Using the VR system, Audi's customers can now look around any of the 52 models in the company's range – something no showroom could offer before because cars are such large items and forecourts have limited space. Wearing Oculus Rift or HTC Vive headsets, customers can experience getting inside the car and going on a simulation of a test drive to test the car's feel and sound. They can also customise their own vehicle from the range of colours and features available – and see what that will look like in (virtual) reality. VR helps overcome the traditional problem of asking a customer to sign for a big purchase without fully experiencing the product they are buying.

Carmakers' enthusiastic adoption of VR may appear to put them in the vanguard of immersive tech, but they are actually playing catch-up when it comes to meeting customer expectations in the digital age. Millennials with the buying power to purchase a new car have grown up as digital consumers and expect a more innovative and engaging buying experience than the one on offer. These consumers – born in the early 1980s – are less interested in products and features and more in experience, according to consultancy Deloitte's 2014 report, The Changing Nature of Mobility.

Consumer demand
“Generation Y drivers value customer experience three times as much as vehicle design,” Andrew Dinsdale and colleagues at Deloitte wrote in a 2015 follow-up report, The Future of Auto Retailing. “Retailers need to redouble their efforts to create memorable and painless customer experiences in order to retain today's customers and appeal to new ones.”

Audi has responded to this change in consumer requirements by adding a fantasy element to its demos and utilising VR's ability to immerse the user in another world. With a headset, the company's system can beam the customer and their preferred Audi to Paris, Iceland or even the moon.

Marcus Kuehne, Audi's strategy lead for immersive technologies, says VR can turn car-buying from a fairly joyless transaction into an interactive experience that captures customers' imaginations.
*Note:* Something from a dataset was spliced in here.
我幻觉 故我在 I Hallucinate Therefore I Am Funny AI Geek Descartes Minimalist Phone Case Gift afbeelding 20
“In the past many customers only came to the dealerships to get the best price,” he says. “Now VR has the power to ‘emotionalise' them – they are surprised by the technology and excited by the chance to use it to explore things. If you really want to show people the power of VR then you show them the car on the moon.”

VR is part of a wider surge in technological innovation, driven by Big Data and leaps in computer processing power, which includes the rapid development of artificial intelligence. These trends have the potential to transform sectors across the economy – and particularly the car industry. 

Beyond the showroom
Self-driving cars, electric vehicles, car pooling and the rise of Uber pose big questions for the century-old model of private ownership of vehicles powered by an internal combustion engine. In this context VR may be just part of a wider revolution in the car market. To persuade consumers to buy when other options such as car pooling are growing, manufacturers and their dealers will need to work ever harder to generate excitement around buying a car and become more intuitive about buyers' requirements, according to Deloitte. 
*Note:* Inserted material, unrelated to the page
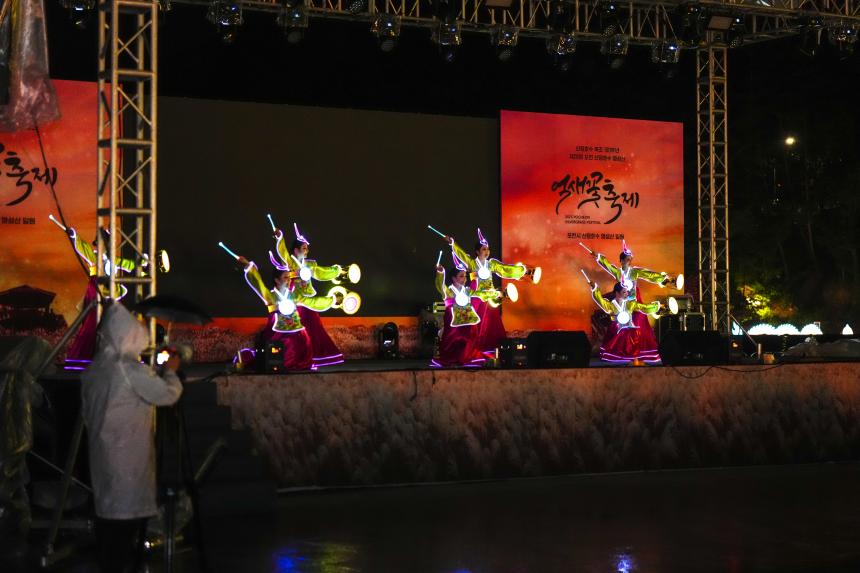 제28회 포천 산정호수 명성산 억새꽃축제 개막식 및 중국 화이베이시 대표단 환영만찬 - 56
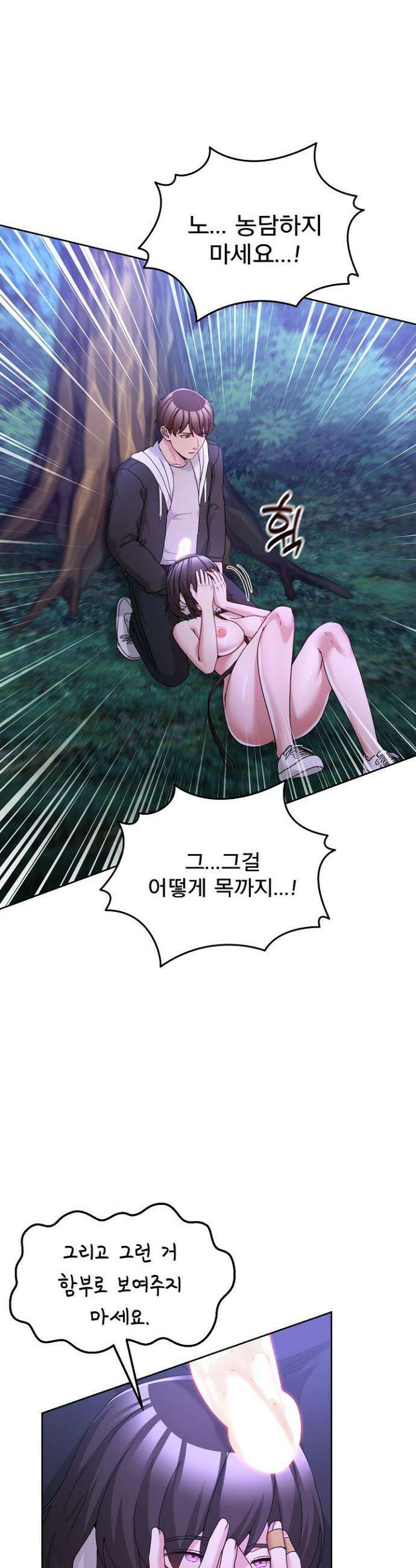 금남톡방 38화 3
“Shifts in consumer expectations will compel auto retailers to focus more on relationships and experiences than on vehicle performance,” Dinsdale argues. “Omni-channel models that fully integrate digital and physical shopping experiences will increasingly become the norm in auto retailing.”

Buying a car may ultimately not require a real one at all as consumers try out and configure their vehicle in the virtual world – leading to big changes for the traditional, physical car showroom.

Sol Rogers, chief executive of Rewind, a VR content agency that worked on the Jaguar I-Pace launch, expects VR to continue to shake up the way cars are bought and sold. “VR enables dealers to showcase models conveniently wherever the customer wants and there are no constraints,” he says. “Physical showrooms will still exist, but they will shrink in size and move to the high street or within malls, rather than out-of-town locations.”

From the perspective of a car purchaser, the introduction of VR can only be good news. As well as a fun experience it offers more choice, better opportunities to sample features – and maybe even a trip to the moon.